The door closed behind her as silence greeted her. He was waiting, waiting for more information. “We got it out of ‘im what he’s on the run from. Girl made of fire, who goes by the name of Sam Walsh.”

That earned a sharp inhale, a breath of disbelief. Then a small cry, almost as though he was relieved, but also concerned. “I see. So she’s alive then. Unexpected, but not unwelcome. Maybe we can bag both of them and keep them separate while we work on her. See what you can do.”

“Will do. See ya in the morning.”

Inside the building, Ame tried to act as naturally as possible. But she couldn't hide the way her foot started tapping or the way her eyes darted to the door Smokey had disappeared beyond. She couldn't help the way her fingers went to her mouth and she began nibbling on her nails. She couldn't hide the nerves. “A girl made of fire. You sure have got one hell of an admirer. How did that happen?”

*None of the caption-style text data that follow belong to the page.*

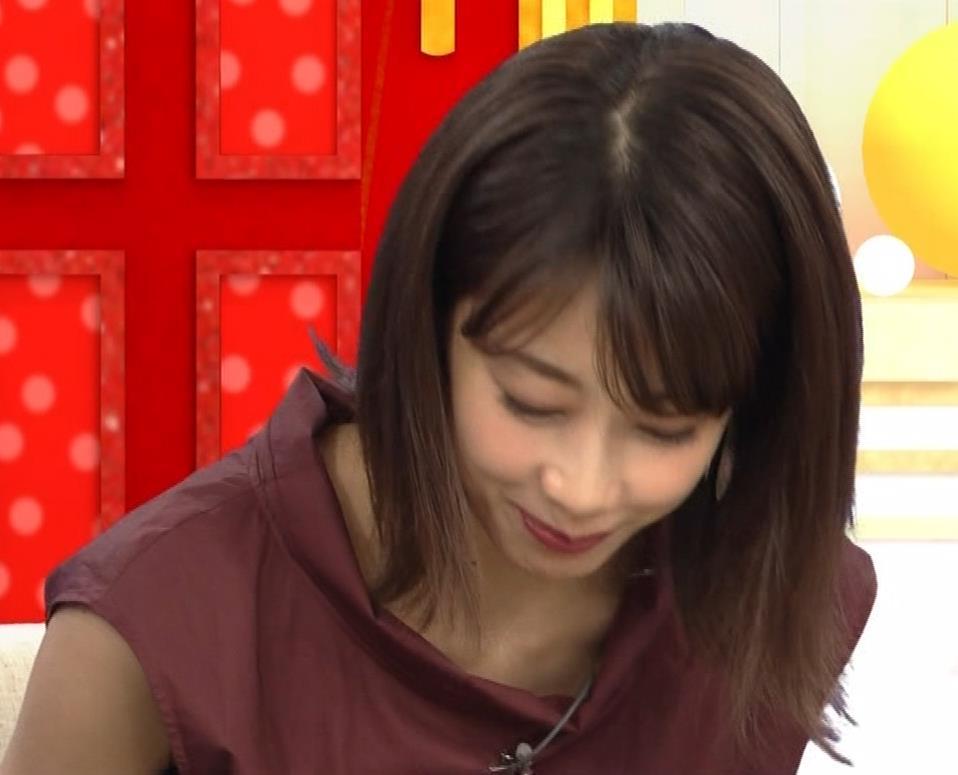 加藤綾子 世界へ発信!SNS英語術キャプ・エロ画像2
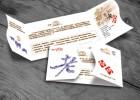 供应广州折页设计印刷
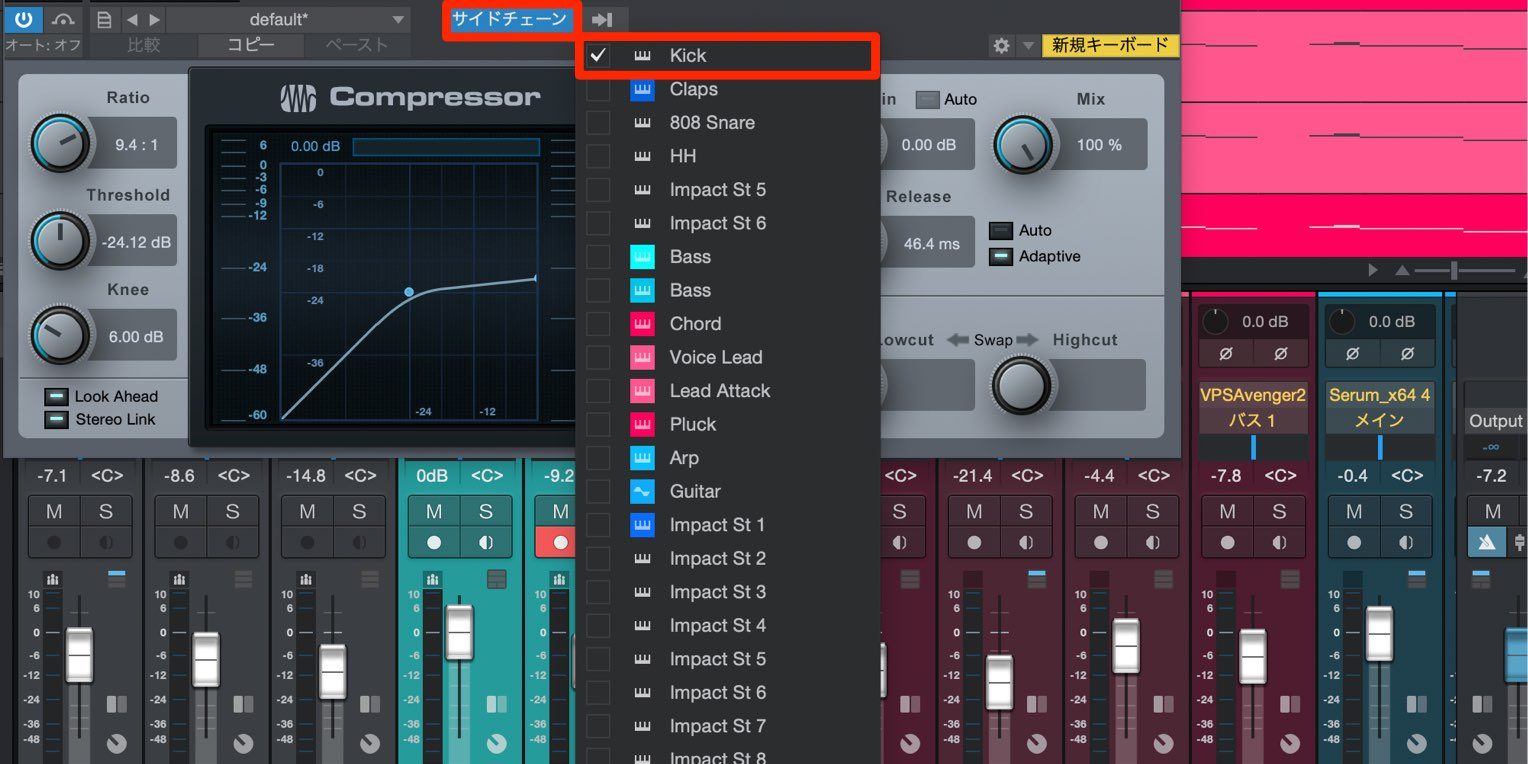 SideChain Studio One 4.5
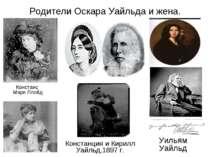 Родители Оскара Уайльда и жена. Уильям Уайльд Констанс Мэри Ллойд Констанция ...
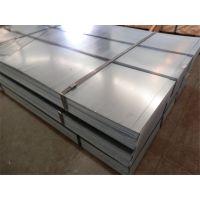 现货AISI6150合金钢 SAE6150结构钢 优质钢板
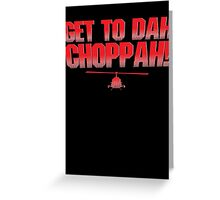 Get To Dah Choppah! Greeting Card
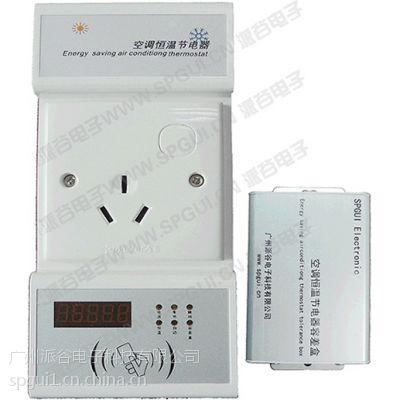 供应广州派谷电子空调节电器eSaver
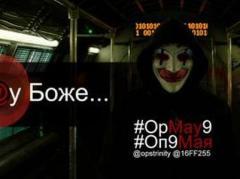 """""""Мы победили тогда, победим и сейчас"""", - хакеры взломали несколько сайтов """"ДНР""""  (ВИДЕО)"""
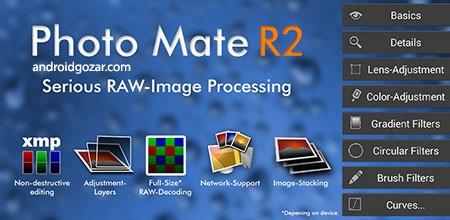 Photo Mate R2 4.2.2 دانلود نرم افزار ویرایشگر عکس و تبدیل فرمت RAW پیشرفته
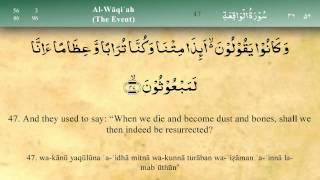 056   Surah Al Waqia by Mishary Al Afasy (iRecite)
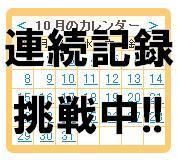 mixi日記連続記録挑戦中☆
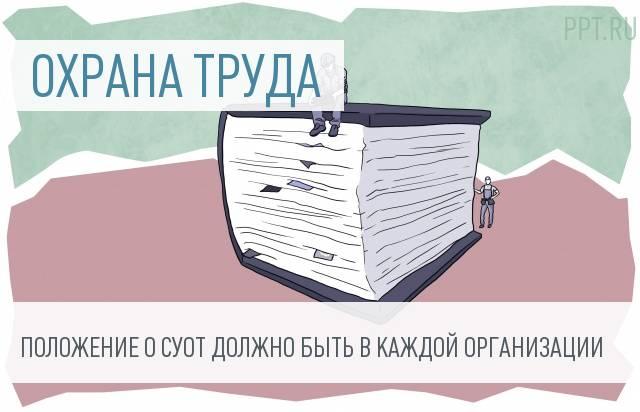 Минтруд утвердил типовое положение о системе организации охраны труда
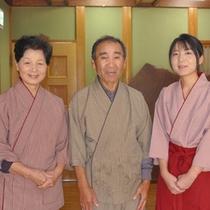 旅館 寛(Hiro)は家族みんなで営むお宿です。板場は主人と雄二くん、接客は女将と若女将が中心です。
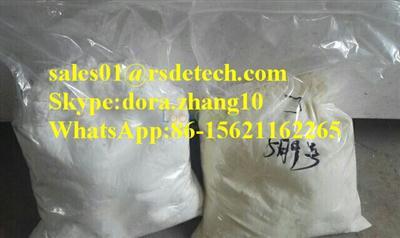 FUE-F powder,FUEF, FU E F high purity good quality()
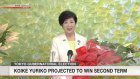 Governor Koike Yuriko wins second term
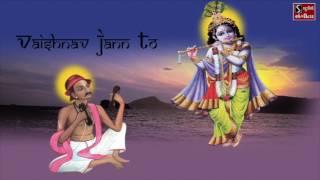 Vaishnav Jann To Tene Kahiye - Popular Hindu Bhajan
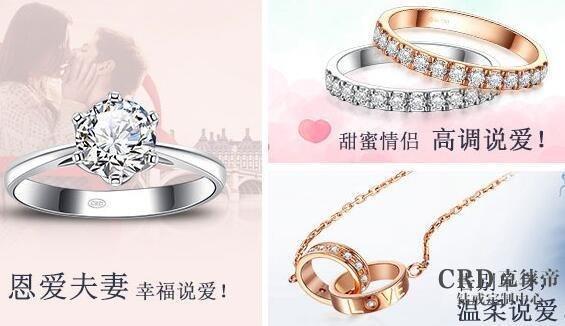 通灵珠宝的钻石为什么那么贵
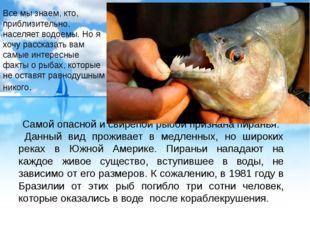 Самой опасной и свирепой рыбой признана пиранья. Данный вид проживает в медле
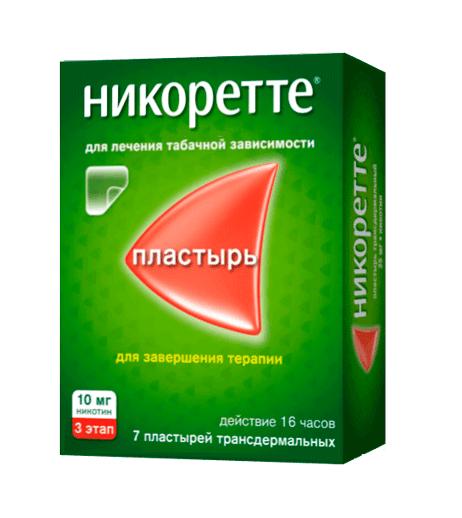 Пластырь НИКОРЕТТЕ® 10мг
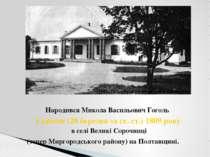 Народився Микола Васильович Гоголь 1 квітня (20 березня за ст. ст.) 1809 року...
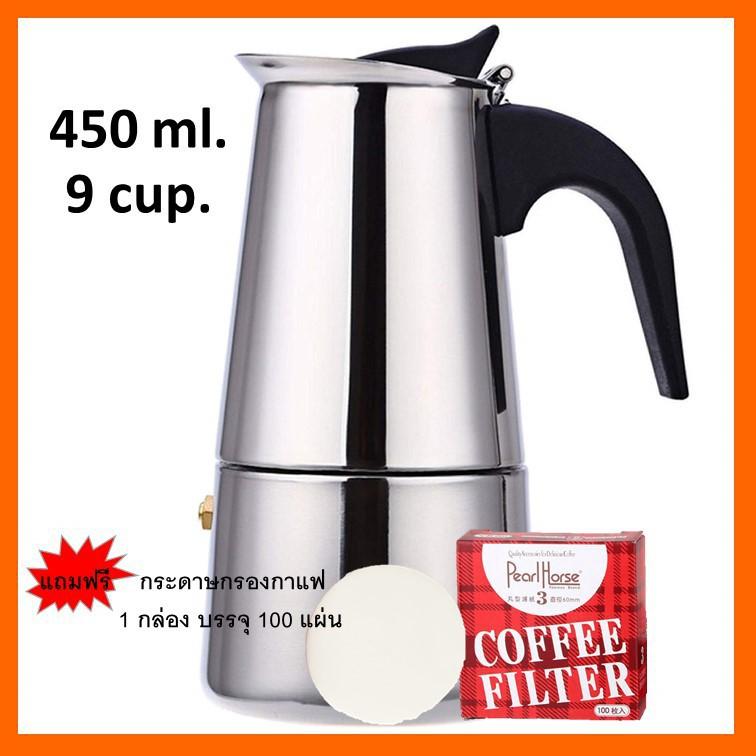 เครื่องชงกาแฟสด จัดส่งฟรี moka pot 9 cup. กาชงกาแฟสดสแตนเลส  เครื่องชงกาแฟสด แบบปิคนิคพกพา ใช้ทำกาแฟสดทานได้ทุกที แถมฟรี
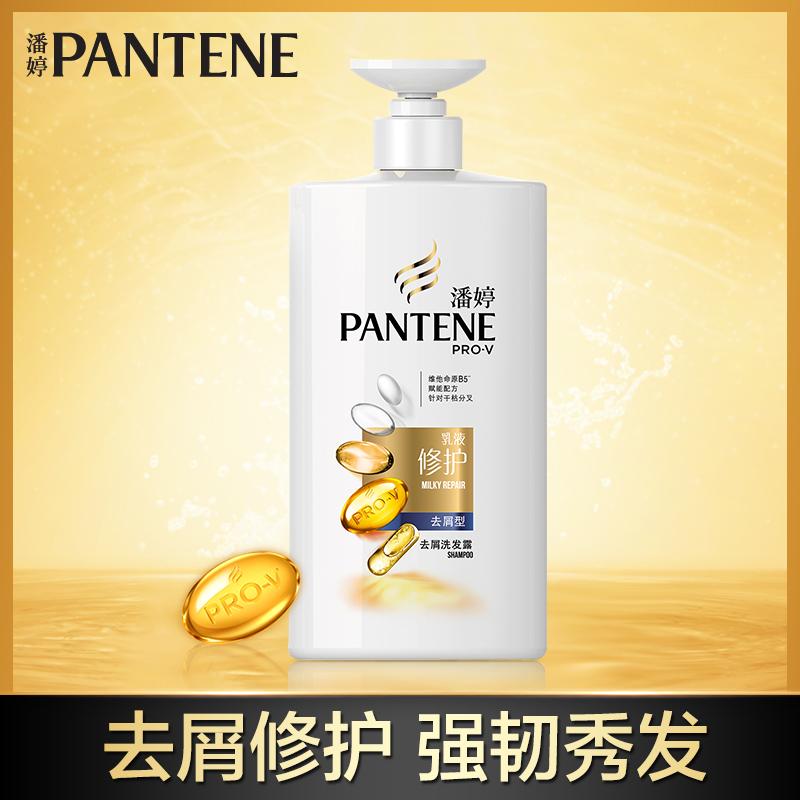 潘婷乳液修护去屑止痒洗发水/露750m修护干枯补水顺滑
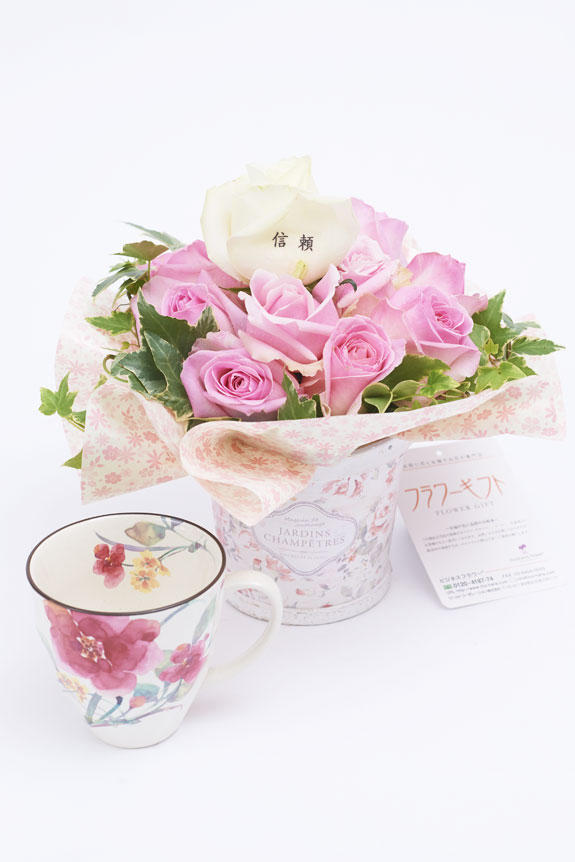 <p>メッセージ入りのアレンジメントフラワーとシュウメイ菊柄のコーヒーカップのセット</p>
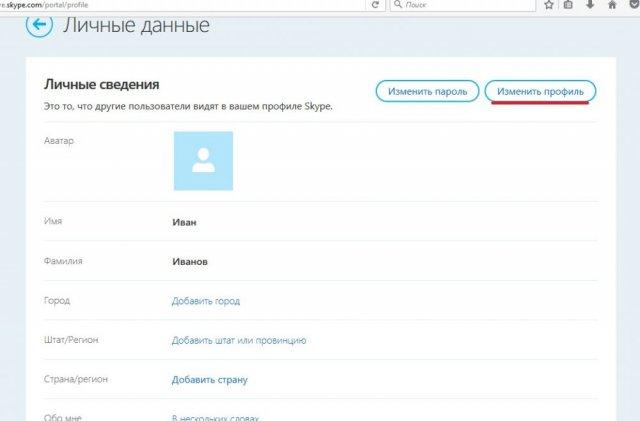 Persoonlijke gegevens in Skype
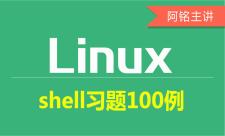 Linux Shell习题100例系列专题(后50)
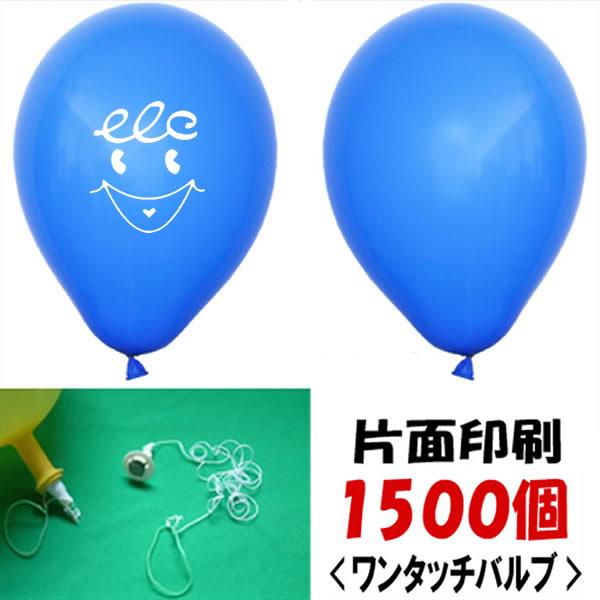 ゴム風船名入れ ヘリウムガス用片面印刷(1500ヶ) ワンタッチバルブ・糸付 /動画有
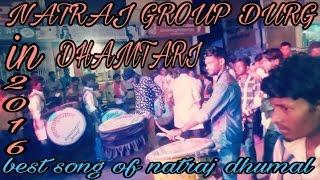 Download Natraj Group Dhumal Party DURG in DHAMTARI(2) Video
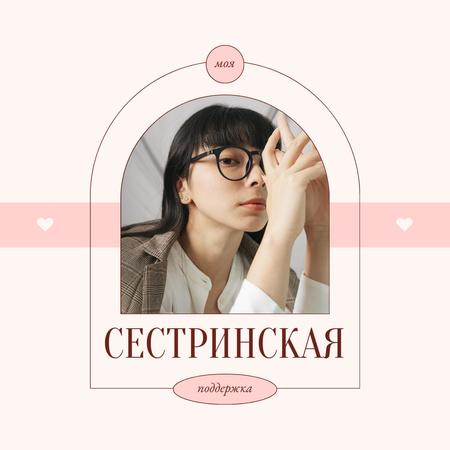 Sisterhood Support Announcement with Young Girl Instagram – шаблон для дизайна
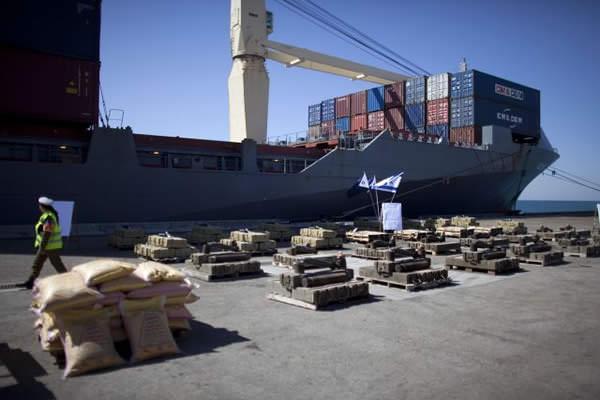 Погрузочная платформа порта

While she spoke, Smokey returned, slipping the phone into her pocket. She deliberately didn’t make eye contact, but Ame swallowed anyway, as though nervous. This wasn’t just the girl stalking Nick, after all.

If he was right, this was the girl who was destroying all their safe houses and bases of operation. This was the girl who was ruining their organization piece by fucking piece.

This was the boss’s sister.​
 
Nick’s ears were almost as good as his nose. Even while he watched Amethyst, even as he kept eating the corpse, he could hear the soft voice outside. Hushed tones at this proximity wouldn’t protect a conversation from him – and even with the closed door, he could strain his ears to hear the boss’s voice. Since there wasn’t any sound inside except the tapping of Amethyst’s foot and his own quiet eating, he picked up the words, if no other verbal cues.

Bag made this sound like an elaborate kidnapping. He doubted that’s what they actually meant, but he didn’t like it. It didn’t sit right. They were an organization – a meta organization – and Sam had been… she’d killed a lot of people when they met in Billings. A safehouse’s amount of people. And this organization knew who she was. Just saying her name had gotten their attention.

On the one hand. He was going to bring her to their fucking doorstep, and he wouldn’t be able to do anything about what happened next. But, on the other hand… maybe he already had. Maybe she’d go for them anyway, and maybe, just maybe, his warning could save some lives. Maybe he wasn’t hopeless. Maybe he didn’t have to destroy everything he touched.

Maybe.

It was hard to think about maybes, as tired as he was, as hungry as he was realizing he was, now that he’d actually gotten to work on the corpse.

“Because I was pretending to be a person when I didn’t feel like one.” He sighed. He closed his eyes, but reopened them when a face looked back – not hers, this time. This time, it was Arlo. None of this would’ve happened if Arlo had killed him. “I’d – lost my closest friend. Because of what I was. I wasn’t dangerous, and I – I was alone. And she… she came on strong. I didn’t think. We… we spent the night in a motel room. Together. And I left without saying goodbye. She followed me after. I didn’t make it easy, but I... haven’t been able to lose her. Believe me, God, I’ve tried.”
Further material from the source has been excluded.